Negli incontri di questi giorni l’emozione che è stata maggiormente condivisa è quella della paura.
Le persone condividono e confessano che sono spaventate, che la situazione nella quale siamo immersi le fa sentire insicure e in pericolo.
Sono spaventati sia coloro che non si sono ammalati, che coloro che sono passati nel durissimo circuito del contagio da Covid-19, traumatizzati da ciò che hanno subito e ancora portando su loro stessi le conseguenze di quei giorni vissuti in ospedale aiutati dal respiratore.
La paura conduce ad assumere scelte di “autodifesa” molto radicali, atteggiamenti molto molto prudenti, che portano alcune persone ad isolarsi, a privarsi anche dei contatti con i famigliari oltre che con la comunità cristiana a cui sentono di appartenere.
Credo che questa paura debba essere accolta, ma anche riconosciuta (e denunciata) come una situazione molto grave e rischiosa per il bene delle persone. Se essa da una parte sostiene la prudenza (come sempre accade), dall’altra rischia di imprigionarci in situazioni di isolamento molto grave, in atteggiamenti in cui tendiamo a vedere tutti gli altri, anche coloro che sono più vicini a noi, come pericolosi per la nostra vita.
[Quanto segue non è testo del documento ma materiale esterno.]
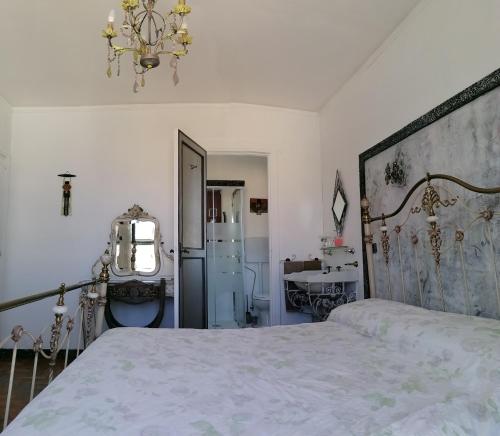 a bedroom with a bed and a chandelier at Otranto Mon Amour in Otranto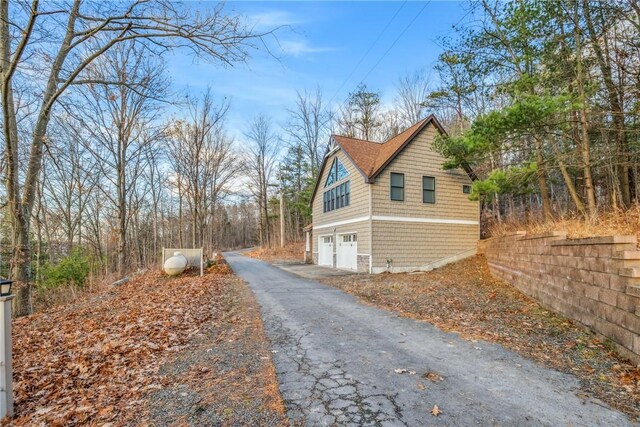 view of side of property featuring a garage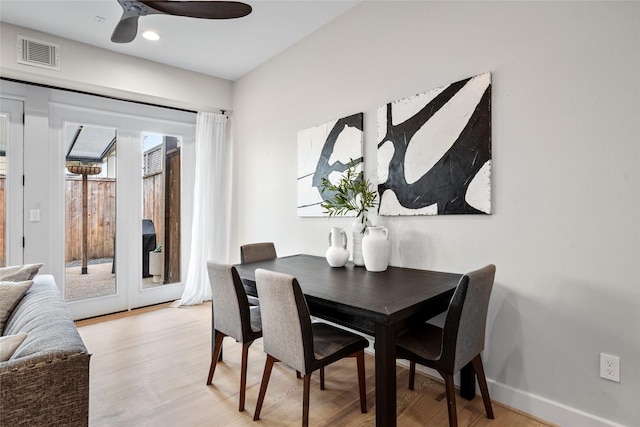 1728 Nicholson St, Houston, TX 77008 - dining space with light wood-style floors, a ceiling fan, and baseboards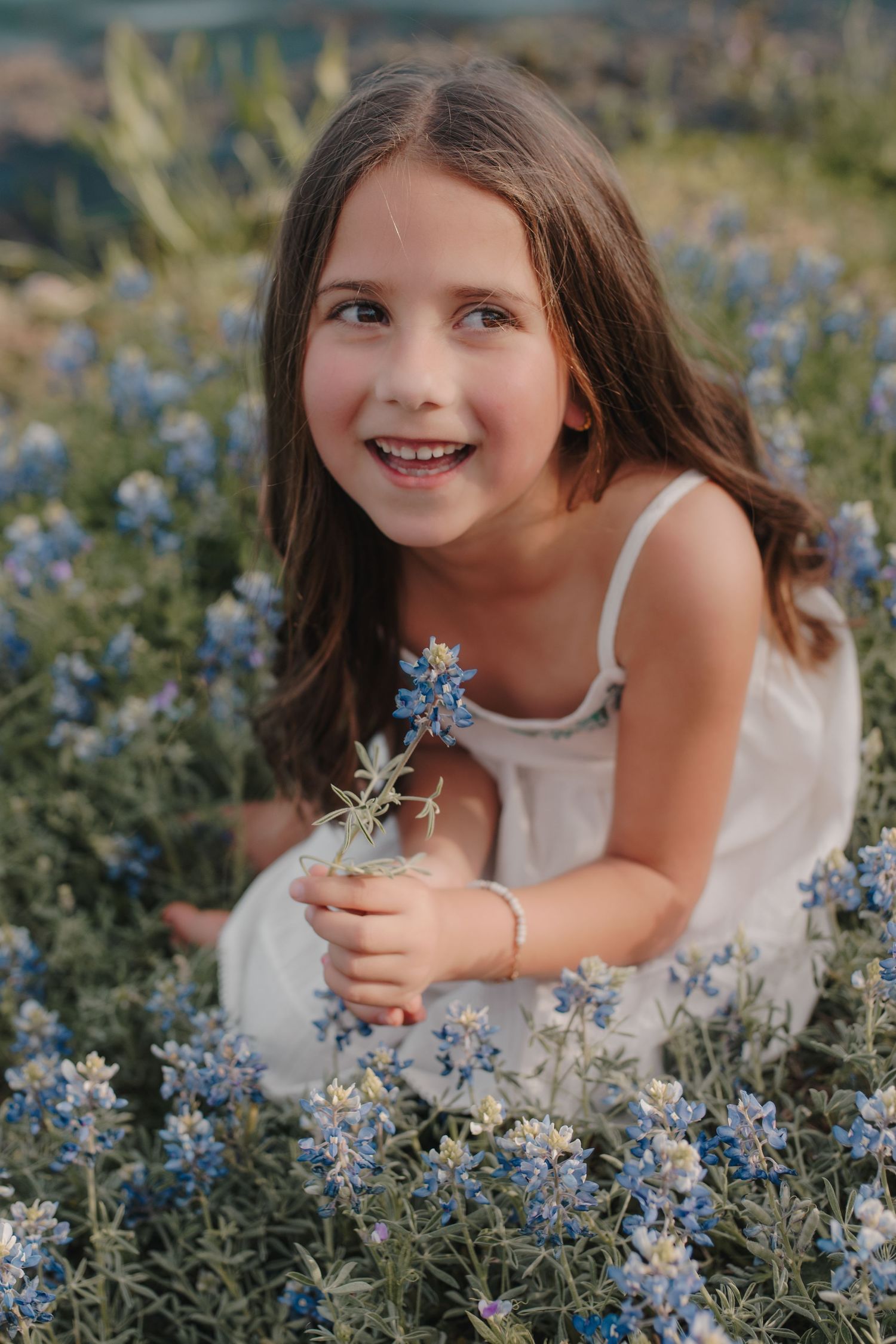 Happy young girl in a white dress sitting in a field of blue wildflowers, holding a small bouquet.
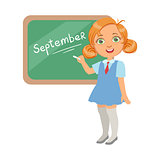 Llittle girl standing near the blackboard and writing word September, a colorful character isolated on a white background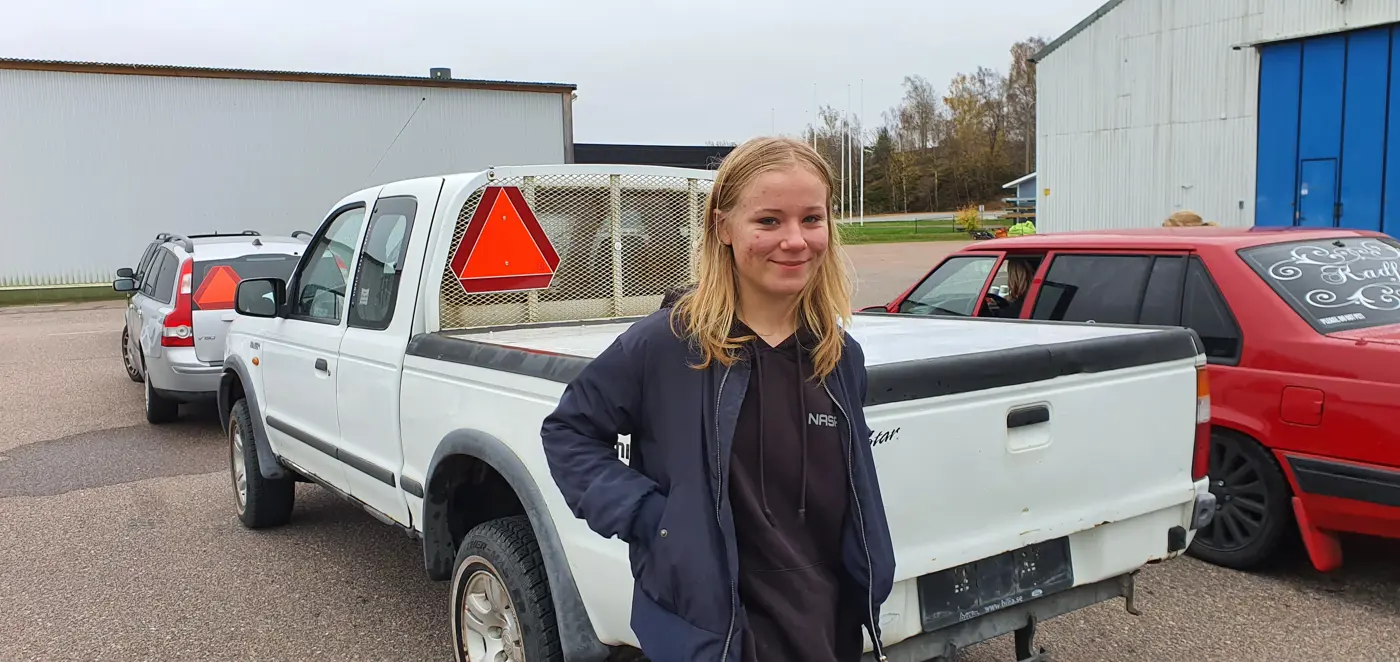 En ung kvinna står framför en A-traktor och ler mot kameran.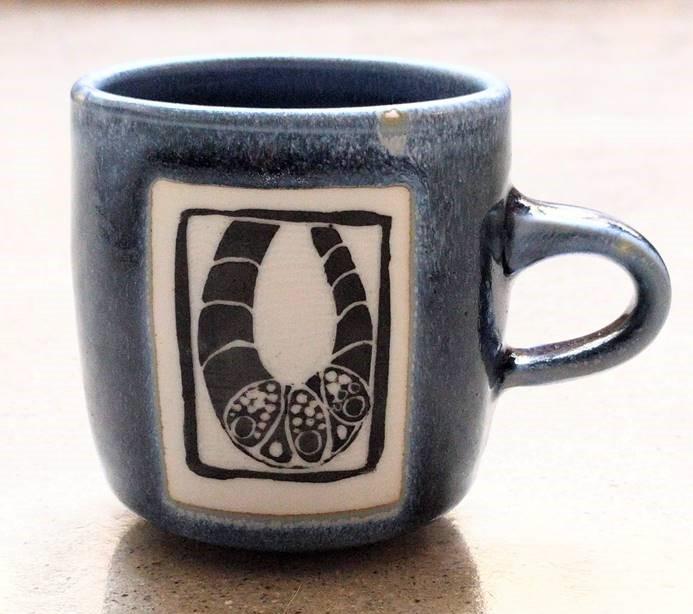 A ceramic mug with a scientific design created by Dr. Marian Waterman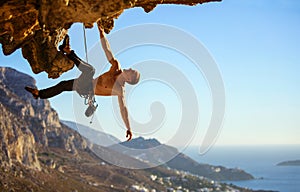 Young man struggling to climb ledge on cliff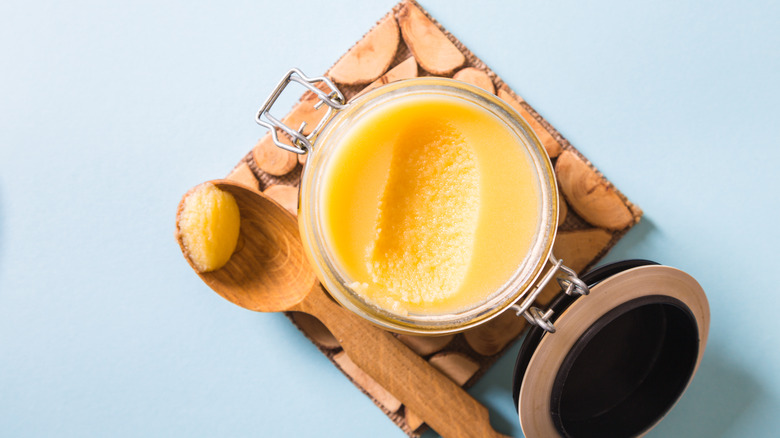 jar of clarified butter with spoon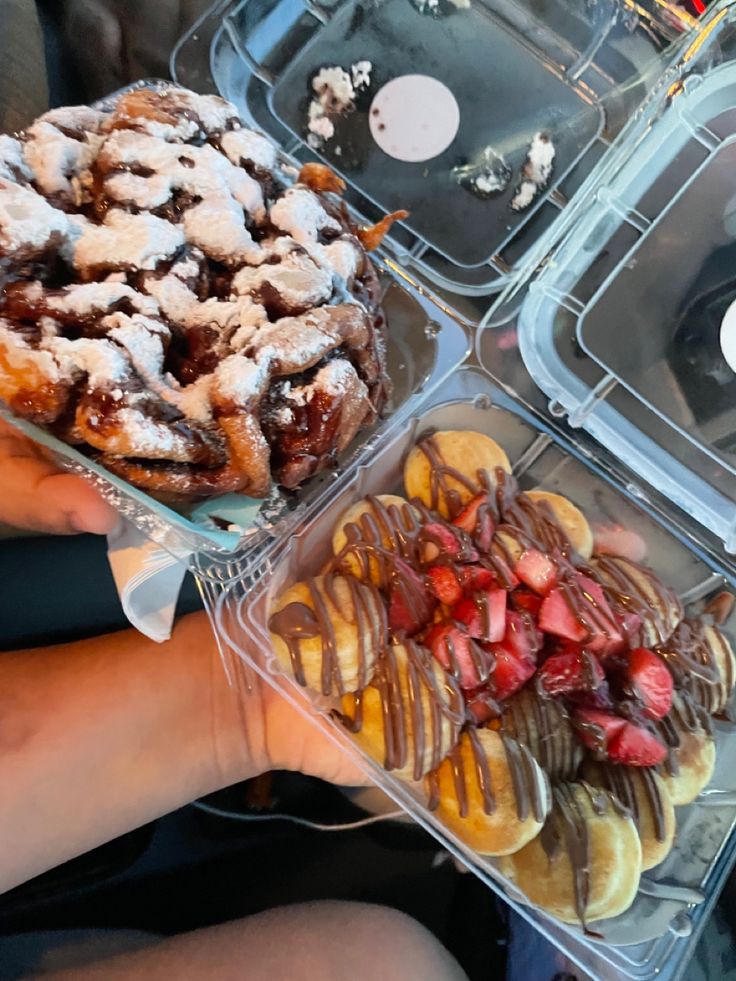 three plastic containers filled with desserts and pastries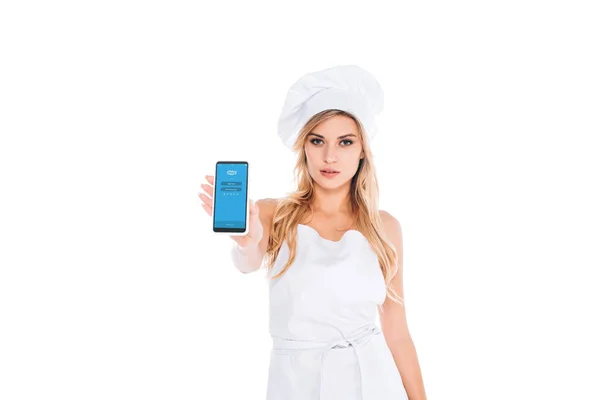 Attractive Blonde Cook Woman Uniform Holding Smartphone Skype App Screen — Stock Photo, Image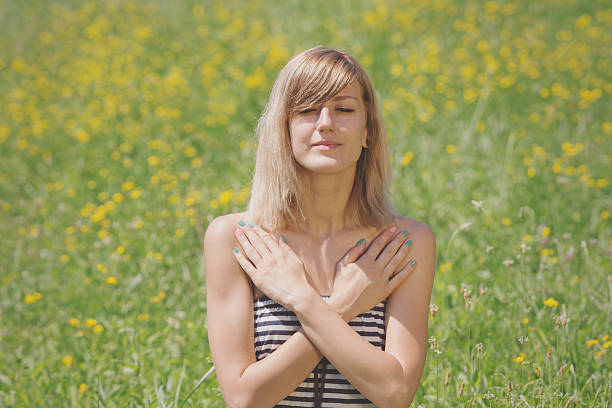 istock Girl relaxing in a field. 516714340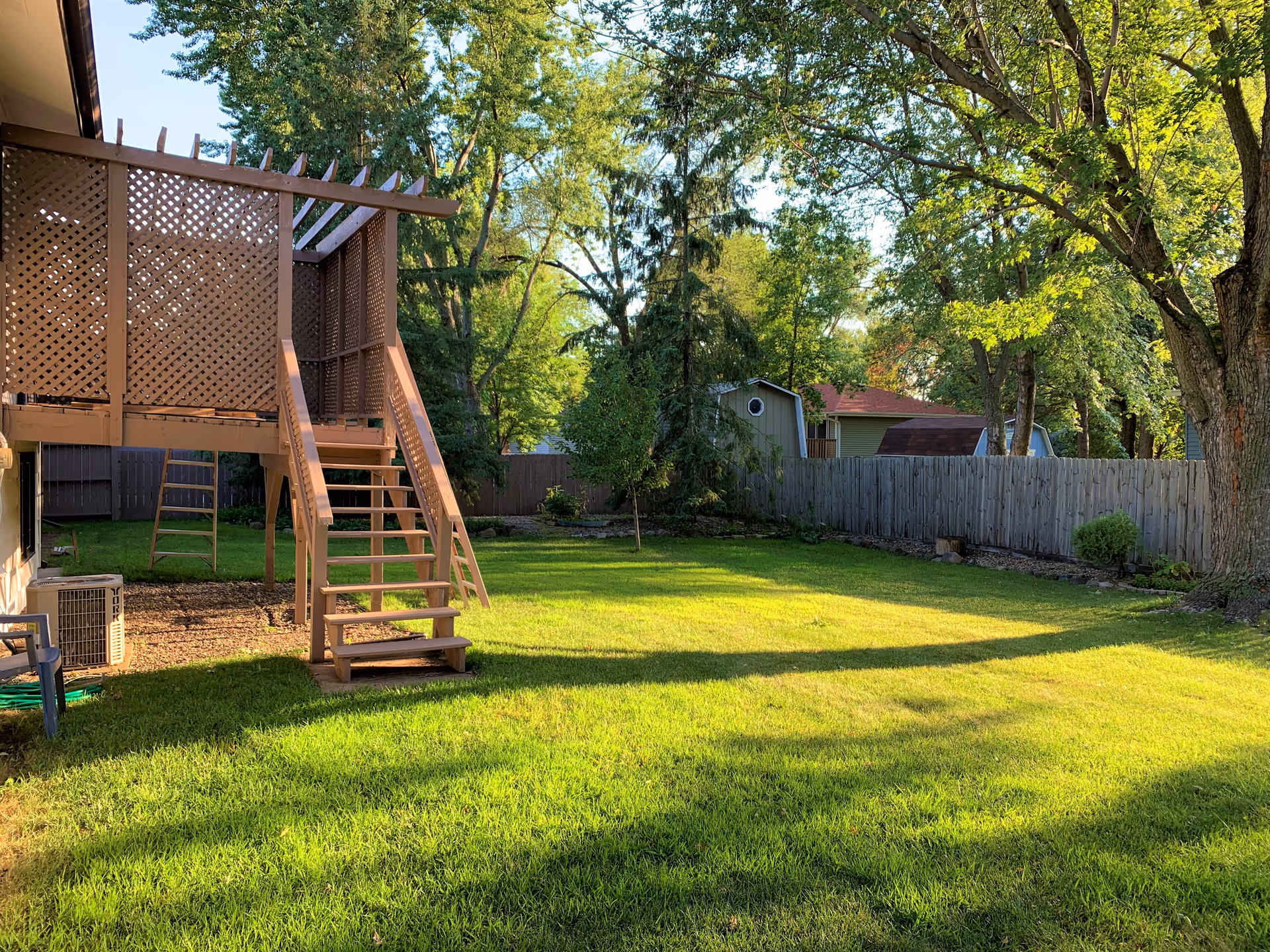 Backyard area with a raised wooden deck, stairs, fence, trees, and a shed.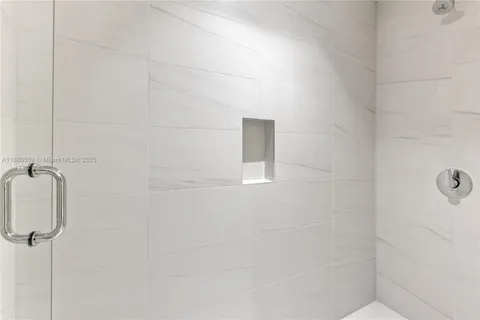 a view of a small space with wooden floor and closet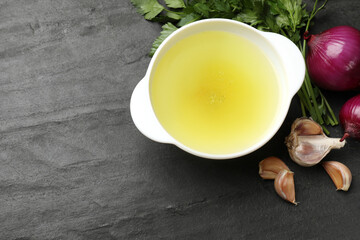 Tasty chicken bouillon in bowl and ingredients on black table, flat lay. Space for text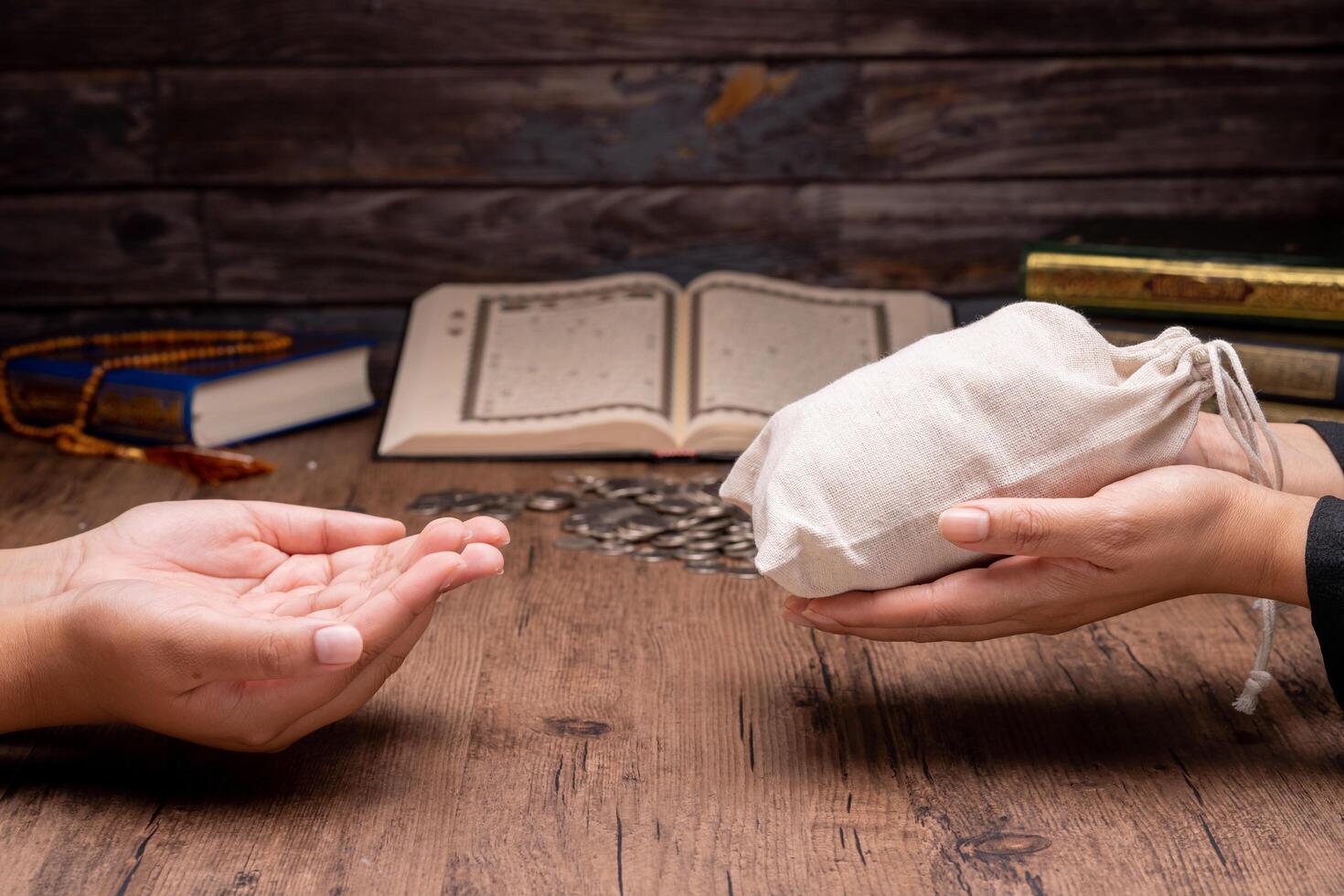 Hands holding a wooden bowl of rice grains and money bag for zakat, Islamic zakat concept. Muslims help the poor and needy. Conceptual shoot for property, income, and fitrah zakat. photo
Oltre che accolta e denunciata, per le sue pesanti conseguenze, di fronte a questa paura diffusa possiamo anche annunciare il vangelo della fiducia e della speranza. Non si tratta di indurre in stupidi e insensati negazionismi o in atteggiamenti miracolistici, ma di illuminare questa situazione così fosca con una parola che aiuta a vedere oltre la nostra paura e trovare un punto di riferimento per non affondare.
La parola del Vangelo, infatti, è sempre un messaggio che ci libera dalla paura della solitudine, dell’insignificanza, della morte; alla base dell’annuncio c’è l’amore del Padre che ha cura di noi e la salvezza che il Signore Gesù è venuto a realizzare per noi oltre la morte (Dio ti ama, Cristo ti salva, egli è vivo e vuole che tu viva – Christus vivit).
La parola del Vangelo, poi, ci aiuta a comprendere che non è sufficiente essere sani per salvare la nostra vita, ma che è proprio nell’amore, quello che secondo Giovanni vince ogni timore (Cfr. 1Gv 4,18), che noi possiamo salvare la nostra vita anche se dovessimo perderla in un atto di amore, non vissuto per imprudenza o stupidità, ma come dono totale di noi stessi.
Gesù, che in questi giorni contempliamo nel mistero della sua Pasqua di passione, morte e risurrezione, proprio di fronte alla nostra paura ci invita a seguirlo, a guardare a lui che confida nel Padre e a donare noi stessi per illuminare il mondo e guarirlo da ogni paura.
Grazie don Andrea
Sì è giustissimo rispettare ed essere vicini a chi vive nella paura di questa terribile e logorante pandemia cercando di stimolare a non mollare le relazioni e a non isolarsi. Ne conosco alcuni che veramente hanno subito il male oppure si sono chiusi in attesa che tutto finisca. A loro vanno le mie preghiere di incoraggiamento.
Invece rabbia mi fanno coloro che già in tempi pre-covid non frequentavano chiese d liturgie pur definendosi cristiani e ora ancora peggio ma soprattutto con l’arroganza di pretendere che chi frequenta deve smettere perchè è causa di contagio e addirittura le chiese dovrebbero chiudere come si è fatto per gli esercizi pubblici. Questo mi addolora perchè una liturgia cristiana per chi ci crede è molto più di una tazzina di caffè.